In the evening in the camp by a good braai and beer I showed the picture a local friend of my the pictures. He told me that I am a fool, this wasn`t small warthogs, this was two nice bushpigs by daylight.
From this moment I try every year to hunt a bushpig ( 10 years long ) with no success.
Two lessons for my live I got this day.
Lesson one : God is with the stupid people.
Lesson two : Not the size of a animal is important, more the chance to hunt one.


----------



## zx190 (May 30, 2005)

Karoojager said:


> I think this is a normally mistake of hunting novices in South Africa.
> 
> Here a story from my first hunt in South Africa.
> Me and a german friend ( he was one year before the first time in S.A. ) sat in a blind and was waiting for warthogs. At around 10 o`clock in the morning two " warthogs " came in and slurped water for around 15 minutes. I asked my friend " what do you think, can I shoot one of them ? " my friend answered " Frank, be not to nervous, this two pigs are to small. Better and bigger one will come later in. "
> ...



Great story! I've been there, as well! I remember the first time I saw a black buck antelope hunting in the Texas Hill Country. I had seen photos, but never one in the wild. Well this black buck was a stud. Butnever seeing one before, I wasnt sure if he was a good un or a dink. Once again, while showings pix around the campfire, i heard SEVERAL times, "you should have shot him!!" Now, if I see an animal, i like I shoot! To me, anything with a bow is a trophy! 

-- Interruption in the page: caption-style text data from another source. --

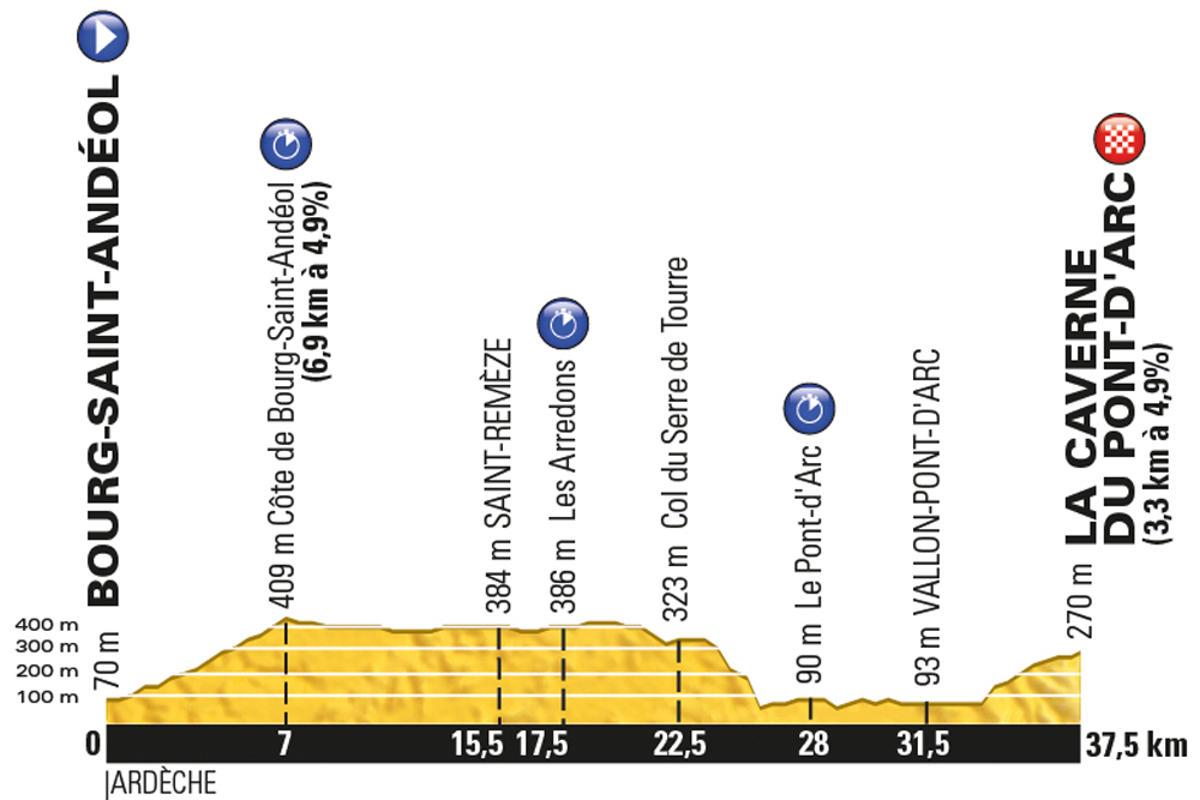 Tour-de-France-2016-stage-13-Friday-July-15-Bourg-Saint-Andéol-to-La-Caverne-du-Pont-dArc-37km-ITT_new
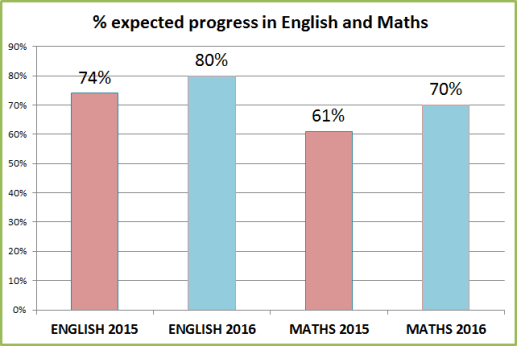 expec-progress-15-16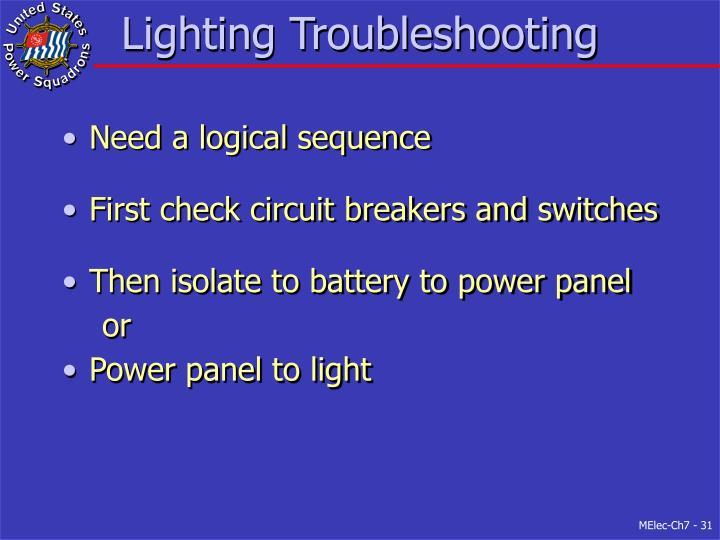 Lighting Troubleshooting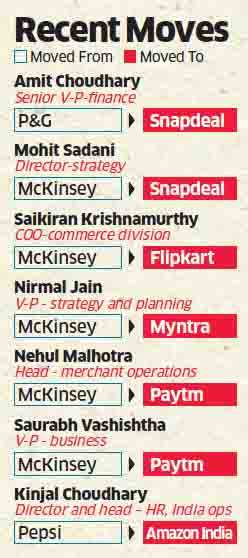Flipkart, Snapdeal and Paytm snatch key talent from McKinsey, Unilever and Pepsi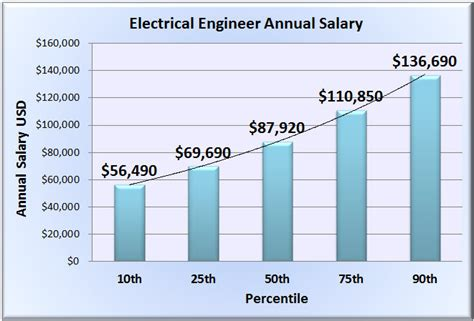 salary structure template new engineer salary website released to assist seekers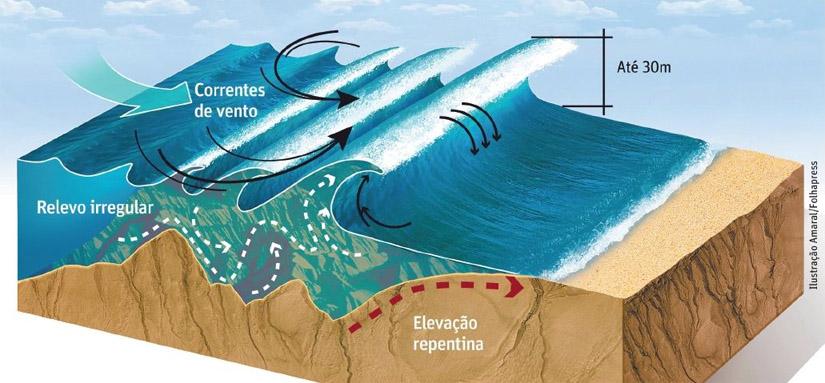 Formação das Ondas: o vento e a batimetria são decisivos na criação de ondulação | Ilustração: Amaral/Folhapress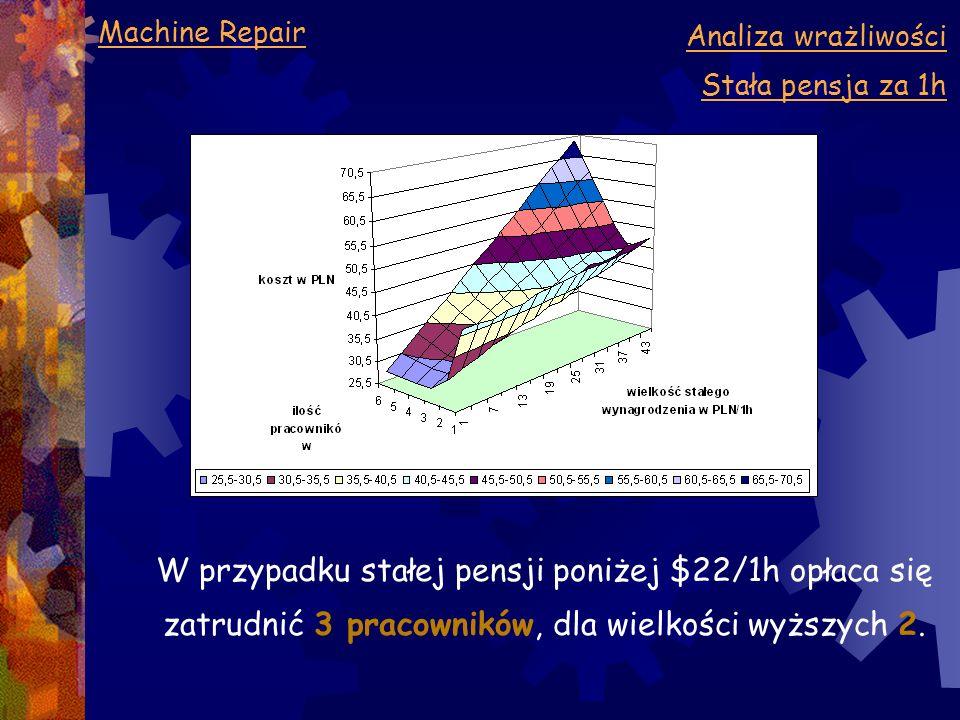Machine Repair Analiza wrażliwości Stała pensja za 1h W przypadku stałej pensji poniżej $22/1h opłaca się zatrudnić 3 pracowników, dla wielkości wyższ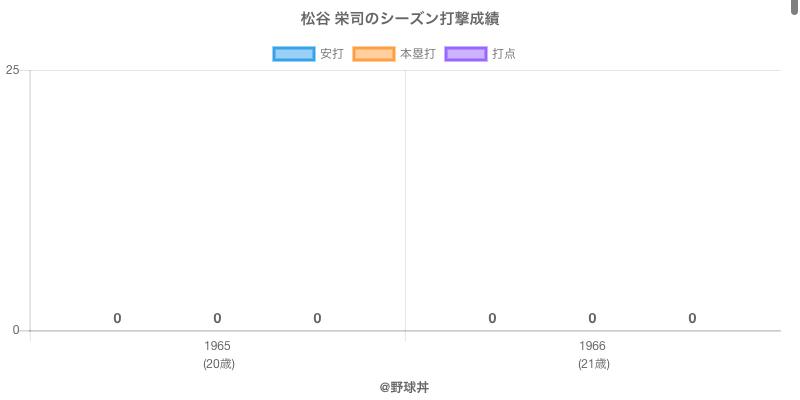 #松谷 栄司のシーズン打撃成績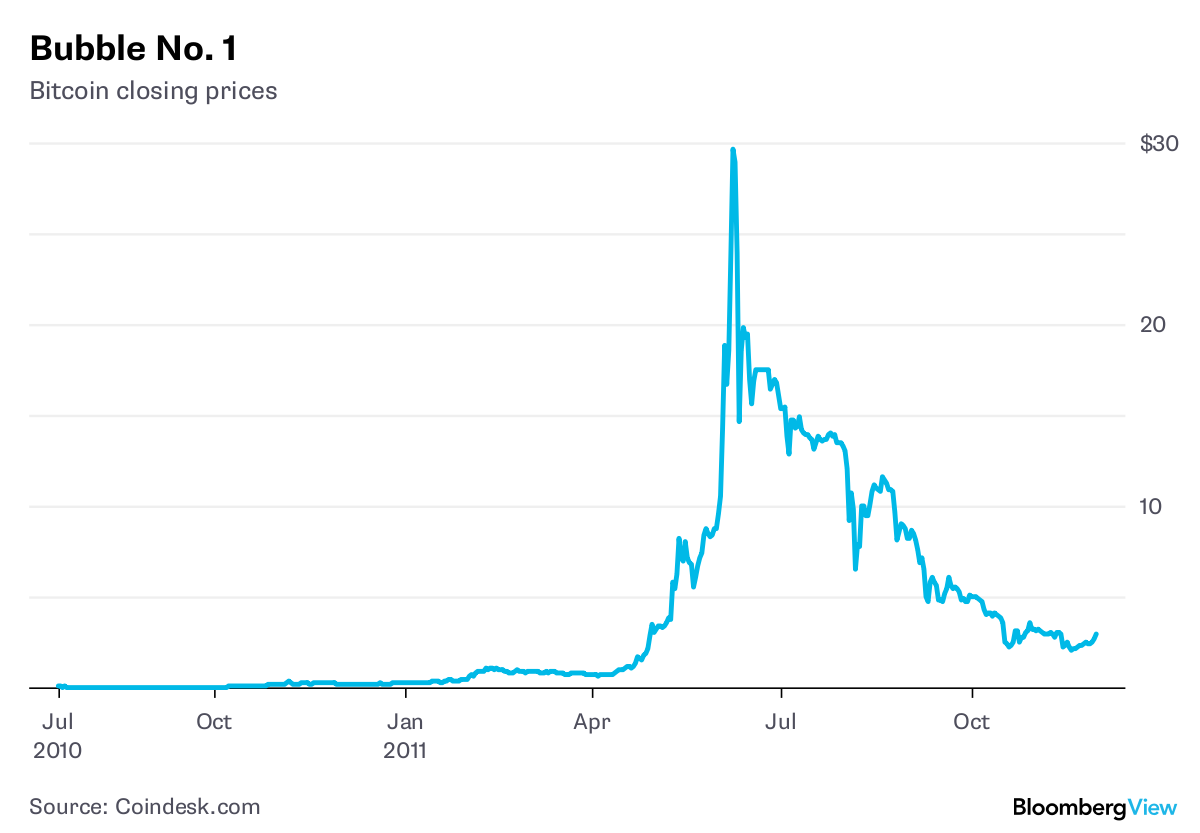 Why did Bitcoin Jump $1K on April 12?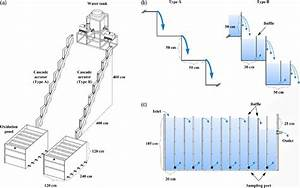 Schematic Diagram Of Cascade Aerator   A  Complete View Of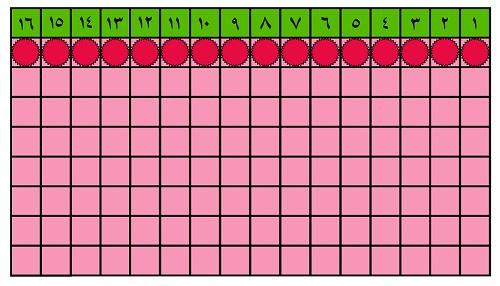 جدول شماره سه (مهرماه 96)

And I am a firm believer of your Lesson #2. Trophies should be measured by memories, not by age or size. 

Out of all the animals in Africa, I hear the bush pig is a prized trophy. I would have never thought a pig would be such an illusive creature!


----------



## superga (Apr 3, 2009)

I am going to be adding the new Hoyt Alphaburner with Spot Hogg sight, Fuse quiver and stabilizer with a new Trophy Taker rest. to my Hoyt Alphamax 32 for 2010. I have already shot the Alphaburner, 70lbs 28inch, great bow. I am hoping to shoot a gemsbuck, eland and kudu in 2010.


----------



## Deserthuntr (Nov 23, 2008)

*Momentum*



Dugga Boy said:


> Actually I'm not a KE believer, so I don't care.
> Momentum and arrow mass is what counts for me.
> 
> This bow shoots a 770gr. arrow at 280-285fps, so you can calculate by yourself.
> ...


You are correct, momentum is more important. Have you hunted Cape Buf yet? Just thought you might have hence your username. If you have, what setup did you get and what penetration did you get? You can launch missiles to the moon with your bow, UltraTec rules!


----------



## Dugga Boy (Apr 21, 2003)

Deserthuntr said:


> You are correct, momentum is more important. Have you hunted Cape Buf yet? Just thought you might have hence your username. If you have, what setup did you get and what penetration did you get? You can launch missiles to the moon with your bow, UltraTec rules!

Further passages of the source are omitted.